6. Partner with an AG college or university. Our endorsed colleges and universities are a gift to the AG as the administration, faculty and staff come alongside the church to train its next generation of ministers. At the same time, an increasing number of pastors are attempting to engage in the educational space.
Churches err when they go to either of two extremes: fully delegating the preparation of ministers to the schools on the one hand, or trying to do the job of the schools fully on the other hand. Instead, pastors desiring to make their church a training ground for future ministers should seek to come into partnership with an AG-endorsed college to provide students with a quality education and practical ministry experience.
The church and the school both have a role to play in ministerial formation, and the strength of the future church depends on the strategic and collaborative contributions of both.
7. Hire AG college and university graduates. The church must find a way to make room for young ministry graduates from AG schools. In some cases, that means intentionally hiring AG school graduates who have invested time and resources to get the very best ministry training. In other cases, it may mean investing in a young graduate who is raising funds to plant a church, become a missionary or start another missional-entrepreneurial endeavor.
8. Give opportunity to Chi Alpha students and alumni. Thousands of godly young men and women are graduating from university campuses all over the country. Their degree tracks in marketplace disciplines range from business to education to engineering and everything in between. They have also been discipled and taught how to disciple through the ministry of Chi Alpha. And God is calling many of them to give their lives and careers to ministry and missions.
If you live in a college town, build relationships with the Chi Alpha ministry near you and invest in students with a call to ministry. Give them opportunity to leverage their skills and knowledge for the kingdom of God in and through your ministry.
9. Hire and promote women ministers. The AG has always recognized and validated the contribution of women ministers, and rightfully so. But if the movement is to thrive in the 21st century as it did in the 20th, we must not only be correct in our theology concerning women in ministry, but also in our practice.

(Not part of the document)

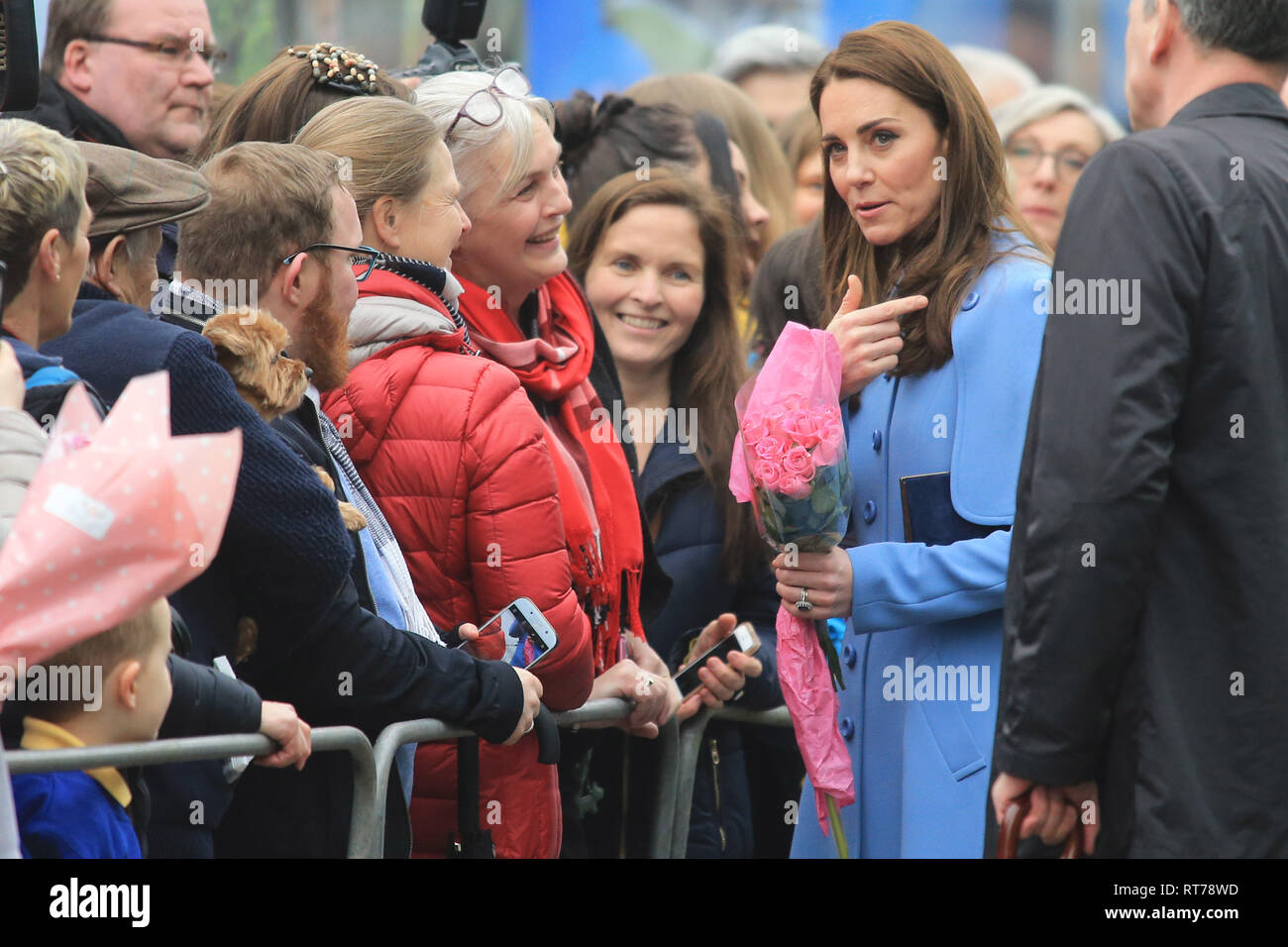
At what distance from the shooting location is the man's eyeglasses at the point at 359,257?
3.41 metres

Women represent the fastest-growing demographic of new credential holders in the AG, and yet, they are still underrepresented in our church’s ministry positions, especially in senior leadership. Pastors must work to encourage and elevate women God has called to ministry, and pastors must open for women doors to ministry that have previously been closed.

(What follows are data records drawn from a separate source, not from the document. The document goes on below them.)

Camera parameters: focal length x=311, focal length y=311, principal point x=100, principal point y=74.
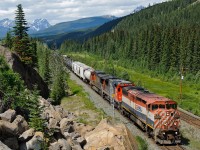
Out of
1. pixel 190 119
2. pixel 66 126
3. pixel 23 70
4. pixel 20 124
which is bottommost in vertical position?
pixel 190 119

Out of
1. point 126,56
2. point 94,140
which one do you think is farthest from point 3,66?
point 126,56

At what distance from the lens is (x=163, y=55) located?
12794 centimetres

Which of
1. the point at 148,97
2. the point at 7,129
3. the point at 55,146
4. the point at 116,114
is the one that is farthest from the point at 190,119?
the point at 7,129

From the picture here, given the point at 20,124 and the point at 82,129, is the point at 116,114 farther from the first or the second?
the point at 20,124

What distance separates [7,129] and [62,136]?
6268 millimetres

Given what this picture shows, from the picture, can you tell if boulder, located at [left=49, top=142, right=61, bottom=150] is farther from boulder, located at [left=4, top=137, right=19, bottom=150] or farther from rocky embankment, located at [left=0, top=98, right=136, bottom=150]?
boulder, located at [left=4, top=137, right=19, bottom=150]

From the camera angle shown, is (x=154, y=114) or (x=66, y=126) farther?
(x=154, y=114)

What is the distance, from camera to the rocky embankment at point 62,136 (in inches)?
897

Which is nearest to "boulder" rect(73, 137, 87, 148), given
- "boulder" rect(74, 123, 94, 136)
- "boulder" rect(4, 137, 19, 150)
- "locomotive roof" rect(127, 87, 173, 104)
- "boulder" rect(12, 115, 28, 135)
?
"boulder" rect(74, 123, 94, 136)

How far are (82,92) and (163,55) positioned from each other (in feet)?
215

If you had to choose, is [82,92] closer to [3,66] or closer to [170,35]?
[3,66]

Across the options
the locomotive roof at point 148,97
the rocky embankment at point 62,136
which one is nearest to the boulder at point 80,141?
the rocky embankment at point 62,136

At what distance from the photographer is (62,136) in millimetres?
27891

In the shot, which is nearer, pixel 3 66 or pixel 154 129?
pixel 154 129
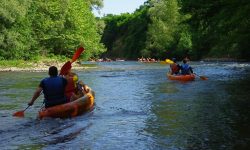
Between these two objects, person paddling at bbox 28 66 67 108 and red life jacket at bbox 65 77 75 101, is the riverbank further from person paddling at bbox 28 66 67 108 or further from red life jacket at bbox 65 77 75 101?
person paddling at bbox 28 66 67 108

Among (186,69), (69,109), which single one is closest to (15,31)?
(186,69)

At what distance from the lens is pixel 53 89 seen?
10.6 m

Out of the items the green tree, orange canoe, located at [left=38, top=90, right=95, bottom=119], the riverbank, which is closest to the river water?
orange canoe, located at [left=38, top=90, right=95, bottom=119]

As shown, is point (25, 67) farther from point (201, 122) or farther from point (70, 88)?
point (201, 122)

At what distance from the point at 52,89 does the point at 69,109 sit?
0.75m

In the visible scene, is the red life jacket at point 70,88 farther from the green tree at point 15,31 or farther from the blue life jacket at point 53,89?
the green tree at point 15,31

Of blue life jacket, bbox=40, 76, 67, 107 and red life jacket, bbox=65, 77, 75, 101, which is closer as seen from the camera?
blue life jacket, bbox=40, 76, 67, 107

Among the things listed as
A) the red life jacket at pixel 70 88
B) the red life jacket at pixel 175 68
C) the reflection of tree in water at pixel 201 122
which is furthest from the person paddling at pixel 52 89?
the red life jacket at pixel 175 68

My work with ministers-in-training over the last several years gives me great hope in the future of the Church. Our teens and 20-somethings are some of the most motivated, creative and missional individuals the AG has ever seen.
I believe our best days are ahead, but we cannot take for granted that young men and women will automatically want to give their lives to ministry in the Assemblies of God. Those of us who serve in the roles of spiritual parents and grandparents must give young people a reason to stay in the family.
When Maurice Lednicky wrote about the graying of the pulpit, he sounded an alarm that still rings for us 17 years later. It forces us to ask how we as ministers will reproduce ourselves in the younger generation. God is calling them. Now it is the personal responsibility of every minister to encourage, develop and release those who respond to His call.